AIM - Pull out every line of the listing below that contains the word "shorts", and reproduce each one in full.

─── INFORMATION SHOWN

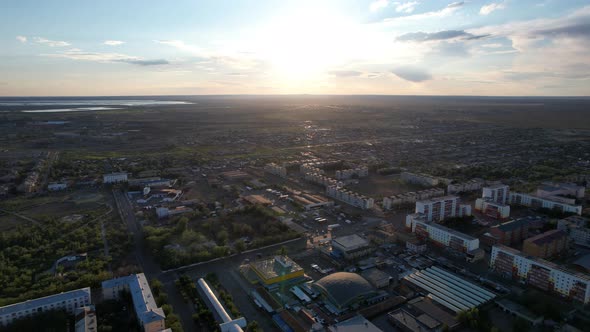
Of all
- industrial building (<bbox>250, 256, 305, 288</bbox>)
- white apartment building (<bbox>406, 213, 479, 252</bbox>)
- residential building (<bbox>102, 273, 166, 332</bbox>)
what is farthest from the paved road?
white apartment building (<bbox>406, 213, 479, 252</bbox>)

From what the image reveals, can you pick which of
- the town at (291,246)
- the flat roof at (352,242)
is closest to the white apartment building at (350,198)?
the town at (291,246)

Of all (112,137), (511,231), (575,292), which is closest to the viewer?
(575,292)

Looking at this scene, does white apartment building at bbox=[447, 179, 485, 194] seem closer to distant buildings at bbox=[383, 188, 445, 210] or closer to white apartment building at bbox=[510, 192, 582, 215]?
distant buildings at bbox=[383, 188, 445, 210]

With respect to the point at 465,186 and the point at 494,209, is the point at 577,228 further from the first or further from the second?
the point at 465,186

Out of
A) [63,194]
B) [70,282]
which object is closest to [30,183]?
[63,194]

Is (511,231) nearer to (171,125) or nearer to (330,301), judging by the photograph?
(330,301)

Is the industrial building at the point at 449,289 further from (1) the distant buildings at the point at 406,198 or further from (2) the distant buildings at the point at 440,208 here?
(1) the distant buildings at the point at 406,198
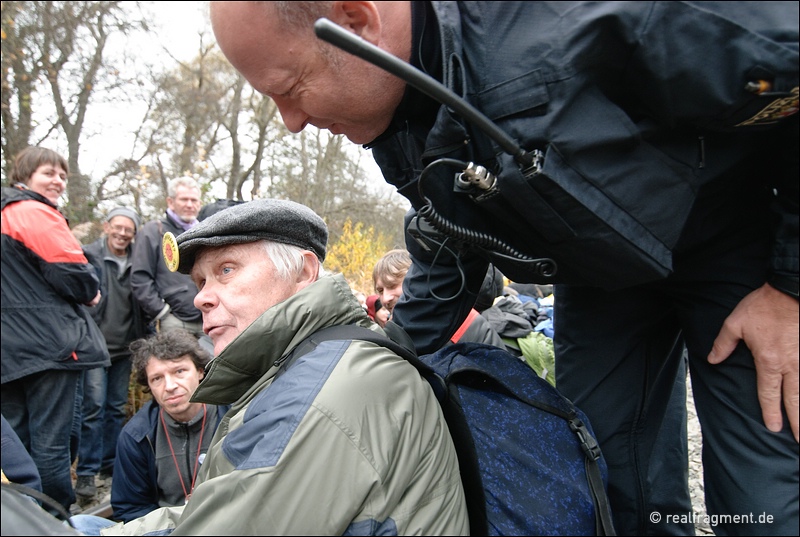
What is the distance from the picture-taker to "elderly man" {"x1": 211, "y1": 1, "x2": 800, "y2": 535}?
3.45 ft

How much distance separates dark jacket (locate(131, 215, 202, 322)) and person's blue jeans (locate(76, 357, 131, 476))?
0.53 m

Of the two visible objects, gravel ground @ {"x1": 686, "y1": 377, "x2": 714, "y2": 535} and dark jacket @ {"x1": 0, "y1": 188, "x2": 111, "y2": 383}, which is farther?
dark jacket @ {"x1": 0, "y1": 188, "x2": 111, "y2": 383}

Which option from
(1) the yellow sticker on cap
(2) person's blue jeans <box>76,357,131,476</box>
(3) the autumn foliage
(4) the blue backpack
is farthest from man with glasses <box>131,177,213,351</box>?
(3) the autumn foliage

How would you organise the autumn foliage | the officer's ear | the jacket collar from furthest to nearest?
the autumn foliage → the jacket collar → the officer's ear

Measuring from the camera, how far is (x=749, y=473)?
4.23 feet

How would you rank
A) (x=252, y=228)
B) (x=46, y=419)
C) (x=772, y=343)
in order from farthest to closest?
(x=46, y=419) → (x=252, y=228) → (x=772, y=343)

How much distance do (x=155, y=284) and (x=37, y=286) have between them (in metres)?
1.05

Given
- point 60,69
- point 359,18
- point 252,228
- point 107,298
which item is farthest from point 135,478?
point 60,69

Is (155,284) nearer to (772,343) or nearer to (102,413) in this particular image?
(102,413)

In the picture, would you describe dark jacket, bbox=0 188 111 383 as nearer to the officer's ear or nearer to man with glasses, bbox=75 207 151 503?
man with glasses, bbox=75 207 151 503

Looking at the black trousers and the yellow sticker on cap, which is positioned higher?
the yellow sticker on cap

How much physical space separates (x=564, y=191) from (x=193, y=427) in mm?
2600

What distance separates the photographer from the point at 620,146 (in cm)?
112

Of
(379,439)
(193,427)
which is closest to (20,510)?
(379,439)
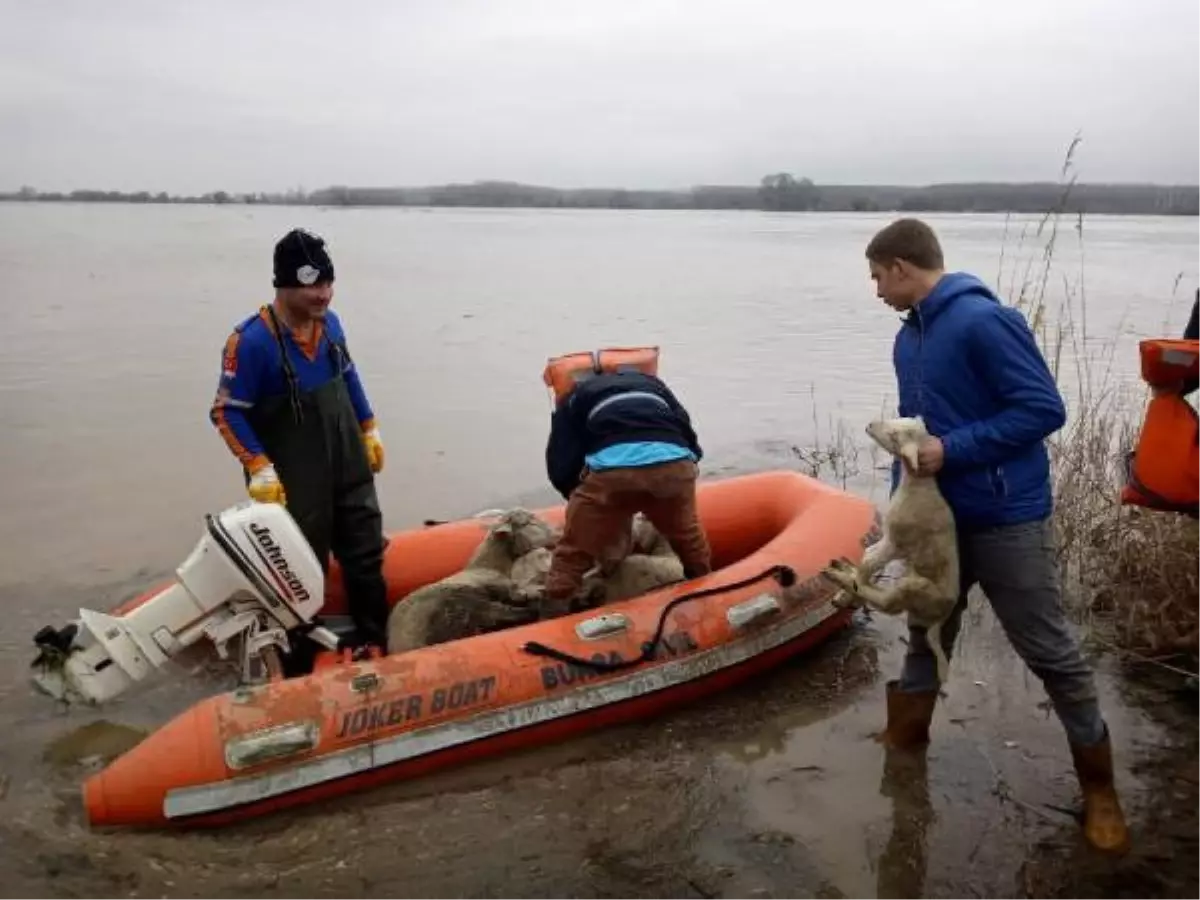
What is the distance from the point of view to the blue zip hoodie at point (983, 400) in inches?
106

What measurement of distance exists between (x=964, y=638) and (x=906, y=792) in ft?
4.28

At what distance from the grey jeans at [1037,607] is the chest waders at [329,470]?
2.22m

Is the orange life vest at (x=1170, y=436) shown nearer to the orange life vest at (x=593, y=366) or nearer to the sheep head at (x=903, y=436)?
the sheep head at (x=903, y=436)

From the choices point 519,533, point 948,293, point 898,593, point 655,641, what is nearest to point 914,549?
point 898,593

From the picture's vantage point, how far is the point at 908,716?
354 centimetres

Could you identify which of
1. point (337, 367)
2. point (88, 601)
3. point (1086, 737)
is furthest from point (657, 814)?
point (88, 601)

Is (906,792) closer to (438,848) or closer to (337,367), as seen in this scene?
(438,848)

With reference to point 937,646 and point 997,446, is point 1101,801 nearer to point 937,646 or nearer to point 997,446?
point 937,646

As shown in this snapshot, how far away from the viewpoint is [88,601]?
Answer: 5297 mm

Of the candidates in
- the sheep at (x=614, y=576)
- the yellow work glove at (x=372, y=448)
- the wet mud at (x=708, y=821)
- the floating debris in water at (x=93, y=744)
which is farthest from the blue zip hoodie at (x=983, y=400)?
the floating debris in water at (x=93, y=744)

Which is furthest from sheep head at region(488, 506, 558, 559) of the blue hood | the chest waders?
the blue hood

──────
─── INFORMATION SHOWN

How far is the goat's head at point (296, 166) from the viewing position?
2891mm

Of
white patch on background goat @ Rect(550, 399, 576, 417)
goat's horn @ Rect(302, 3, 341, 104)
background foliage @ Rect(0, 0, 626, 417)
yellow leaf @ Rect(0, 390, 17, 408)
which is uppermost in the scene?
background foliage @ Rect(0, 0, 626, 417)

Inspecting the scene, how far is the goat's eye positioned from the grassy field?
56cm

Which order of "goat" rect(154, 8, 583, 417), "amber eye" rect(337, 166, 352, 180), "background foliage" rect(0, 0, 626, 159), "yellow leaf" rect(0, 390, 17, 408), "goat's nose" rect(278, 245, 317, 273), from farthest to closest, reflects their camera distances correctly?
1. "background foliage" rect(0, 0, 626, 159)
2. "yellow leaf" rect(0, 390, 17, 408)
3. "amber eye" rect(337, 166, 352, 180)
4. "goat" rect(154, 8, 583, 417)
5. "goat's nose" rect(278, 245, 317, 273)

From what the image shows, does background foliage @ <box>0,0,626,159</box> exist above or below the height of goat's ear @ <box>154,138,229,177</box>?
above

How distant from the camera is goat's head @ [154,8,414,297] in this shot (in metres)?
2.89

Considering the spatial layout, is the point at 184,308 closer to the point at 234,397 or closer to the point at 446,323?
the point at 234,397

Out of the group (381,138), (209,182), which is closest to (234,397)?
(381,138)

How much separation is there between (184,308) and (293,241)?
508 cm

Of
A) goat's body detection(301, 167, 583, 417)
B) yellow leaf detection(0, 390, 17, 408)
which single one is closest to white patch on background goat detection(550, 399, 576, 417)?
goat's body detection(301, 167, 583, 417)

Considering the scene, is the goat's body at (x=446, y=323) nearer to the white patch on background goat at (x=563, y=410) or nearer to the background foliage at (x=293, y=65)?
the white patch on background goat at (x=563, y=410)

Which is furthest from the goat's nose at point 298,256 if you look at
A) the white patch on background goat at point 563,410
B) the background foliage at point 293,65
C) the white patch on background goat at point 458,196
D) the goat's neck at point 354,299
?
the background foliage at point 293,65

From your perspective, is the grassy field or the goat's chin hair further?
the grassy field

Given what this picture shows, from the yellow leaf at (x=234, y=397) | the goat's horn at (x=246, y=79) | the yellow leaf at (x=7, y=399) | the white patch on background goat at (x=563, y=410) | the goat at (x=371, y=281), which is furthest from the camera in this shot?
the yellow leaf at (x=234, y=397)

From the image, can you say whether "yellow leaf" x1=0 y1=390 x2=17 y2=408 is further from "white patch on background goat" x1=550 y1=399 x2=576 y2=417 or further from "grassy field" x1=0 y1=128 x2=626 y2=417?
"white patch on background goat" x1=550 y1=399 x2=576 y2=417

──────
─── INFORMATION SHOWN

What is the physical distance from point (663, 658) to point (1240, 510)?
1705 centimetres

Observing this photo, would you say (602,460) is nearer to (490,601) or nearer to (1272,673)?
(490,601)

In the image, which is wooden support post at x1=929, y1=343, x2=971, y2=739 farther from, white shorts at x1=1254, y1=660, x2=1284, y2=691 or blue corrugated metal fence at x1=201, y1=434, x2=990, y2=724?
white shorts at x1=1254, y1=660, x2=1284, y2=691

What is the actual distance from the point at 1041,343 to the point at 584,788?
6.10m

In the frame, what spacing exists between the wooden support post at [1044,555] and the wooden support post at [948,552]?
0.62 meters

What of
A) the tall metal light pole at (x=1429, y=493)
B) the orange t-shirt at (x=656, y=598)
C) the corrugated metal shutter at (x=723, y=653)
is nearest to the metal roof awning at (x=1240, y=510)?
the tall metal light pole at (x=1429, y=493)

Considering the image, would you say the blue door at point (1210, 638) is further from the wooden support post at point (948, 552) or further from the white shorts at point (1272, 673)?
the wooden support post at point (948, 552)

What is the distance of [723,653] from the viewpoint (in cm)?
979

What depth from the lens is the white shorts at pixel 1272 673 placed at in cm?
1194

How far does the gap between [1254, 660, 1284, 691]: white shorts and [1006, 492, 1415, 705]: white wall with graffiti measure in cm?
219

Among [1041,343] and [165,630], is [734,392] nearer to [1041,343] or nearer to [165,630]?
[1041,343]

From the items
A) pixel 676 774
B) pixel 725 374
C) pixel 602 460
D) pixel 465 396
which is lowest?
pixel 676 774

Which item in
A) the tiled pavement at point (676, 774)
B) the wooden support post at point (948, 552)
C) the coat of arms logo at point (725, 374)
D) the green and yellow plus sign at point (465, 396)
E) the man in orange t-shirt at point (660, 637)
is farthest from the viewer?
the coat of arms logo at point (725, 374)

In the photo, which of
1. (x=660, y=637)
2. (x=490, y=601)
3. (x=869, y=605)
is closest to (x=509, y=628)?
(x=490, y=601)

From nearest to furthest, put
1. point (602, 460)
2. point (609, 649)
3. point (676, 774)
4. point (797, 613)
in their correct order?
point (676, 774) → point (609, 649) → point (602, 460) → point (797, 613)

──────

FINAL ANSWER -
In the image, which is wooden support post at x1=929, y1=343, x2=971, y2=739 farther from, white shorts at x1=1254, y1=660, x2=1284, y2=691 or blue corrugated metal fence at x1=201, y1=434, x2=990, y2=724?
white shorts at x1=1254, y1=660, x2=1284, y2=691
Considering the image, would you say the blue door at point (1210, 638) is further from the wooden support post at point (948, 552) or further from the white shorts at point (1272, 673)?
What depth from the lens is the white shorts at pixel 1272 673 placed at in cm?
How far does the gap between [1254, 660, 1284, 691]: white shorts and [1006, 492, 1415, 705]: white wall with graffiti measure in cm?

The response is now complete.